All of us on the Right operate within a similar paradigm: realism, or measuring ideas by their consequences in reality and not intention, desires, feelings and judgments. Ann Coulter has been speaking up for the anti-immigration sentiment in this country appearing of late, and she makes a salient point about the recent popularity of Donald Trump:
Ann Coulter said that Donald Trump will continue to do well in the polls as long as he keeps talking about immigration.
“The voters keep saying, ‘We don’t want any more immigration,'” Coulter said. “That’s why Trump is so popular. So pick it up, Republicans.”
She is correct: the issue that divides Trump from the rest of the Republicans is that he, not being vested in the Republican party, is willing to oppose immigration. Coulter has called for a moratorium, which is a good start but falls short of the logical decision which is to restore America as a WASP-only nation of Germans, English, Scots, Dutch, Swedes, Danes, Norwegians, Finns, and some French. These groups cluster around the Western European heritage that defines the archetypal “white” person and have more in common than they do not. Outliers, like the Irish, Eastern and Southern Europeans, do not share this heritage and have different needs from society.
Mexicans, who are mostly if not completely Amerind (in the case of indios and mestizos, are of Siberian descent like “First Nations” people and do not fit in well in this society. Their repatriation to Siberia would be the most sensible solution. Similarly, African-Americans would be happiest in Africa, which if they can reclaim it from wannabe colonialists from India, China and the Middle East, would be an excellent continent full of natural resource wealth and abundant rich land.
Why is immigration such an issue now?
To understand immigration in 2015 AD, we must look to 1965 AD when the Immigration and Nationality Act, a.k.a. the Hart-Celler Act was passed. This act changed American immigration patterns to their opposite; where formerly the United States allowed in mostly Western Europeans, it now put its focus on people from the third world. The reasoning behind this act was that Democrats knew from experience with African-Americans, Amerinds and Hawaiians that non-whites would never vote in any substantial numbers for Republicans. The Democrat solution was to replace the WASP nation of America with a third world population so that Democrats would remain in power forever.
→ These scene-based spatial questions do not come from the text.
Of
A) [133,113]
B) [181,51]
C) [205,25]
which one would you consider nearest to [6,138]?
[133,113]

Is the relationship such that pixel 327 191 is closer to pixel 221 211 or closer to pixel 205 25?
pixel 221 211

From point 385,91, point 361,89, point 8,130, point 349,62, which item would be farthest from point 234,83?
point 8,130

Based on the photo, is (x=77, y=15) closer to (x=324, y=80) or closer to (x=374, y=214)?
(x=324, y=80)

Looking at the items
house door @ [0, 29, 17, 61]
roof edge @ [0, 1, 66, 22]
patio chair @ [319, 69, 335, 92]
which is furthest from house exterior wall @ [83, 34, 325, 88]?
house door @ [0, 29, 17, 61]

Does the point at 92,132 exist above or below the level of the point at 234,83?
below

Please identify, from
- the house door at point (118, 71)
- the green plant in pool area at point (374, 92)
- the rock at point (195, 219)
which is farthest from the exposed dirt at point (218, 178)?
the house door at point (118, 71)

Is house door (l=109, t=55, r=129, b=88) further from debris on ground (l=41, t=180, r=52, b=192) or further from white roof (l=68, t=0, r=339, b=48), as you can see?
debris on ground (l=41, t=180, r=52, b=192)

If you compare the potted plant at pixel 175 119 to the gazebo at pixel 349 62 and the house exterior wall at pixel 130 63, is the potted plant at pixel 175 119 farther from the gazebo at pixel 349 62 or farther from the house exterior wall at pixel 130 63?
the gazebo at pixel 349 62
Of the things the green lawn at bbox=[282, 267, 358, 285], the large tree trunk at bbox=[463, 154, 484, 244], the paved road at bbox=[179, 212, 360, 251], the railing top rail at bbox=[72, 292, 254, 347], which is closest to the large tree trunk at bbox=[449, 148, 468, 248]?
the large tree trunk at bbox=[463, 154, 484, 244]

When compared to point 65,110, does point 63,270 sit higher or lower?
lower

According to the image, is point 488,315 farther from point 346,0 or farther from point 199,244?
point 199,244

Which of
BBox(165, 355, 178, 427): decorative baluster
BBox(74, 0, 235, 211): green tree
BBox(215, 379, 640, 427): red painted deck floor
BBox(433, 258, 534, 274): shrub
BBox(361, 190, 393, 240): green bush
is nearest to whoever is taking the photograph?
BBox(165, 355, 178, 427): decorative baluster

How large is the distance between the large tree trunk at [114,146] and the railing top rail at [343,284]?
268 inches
Other than the recklessness and stupidity of this typical liberal social engineering, it possessed one other salient factor: it put Republicans on the defensive with accusations of “racism.” Any Democrat program was designed to benefit the new Hart-Cellar majority, and so any opposition to it, by the reflexive property, was “racist.” This insult has silenced Republicans for the decades since WWII — since it allowed easy analogies to Hitler — and has forced acceptance of every liberal program designed to cultivate and indoctrinate this new majority.
Mainstream Republicans are experts at getting along with the system, not doing what is right. They have gone along with the immigration platform under the assumption that some day, Republicans can become a less-Democrat Democrat party for the new sea of brown faces. Trump, who owes no allegiance to the political system, has made his political career so far entirely on the basis of being willing to challenge the demographic shift engendered by the Hart-Cellar Act, but it is unclear if he will go far enough.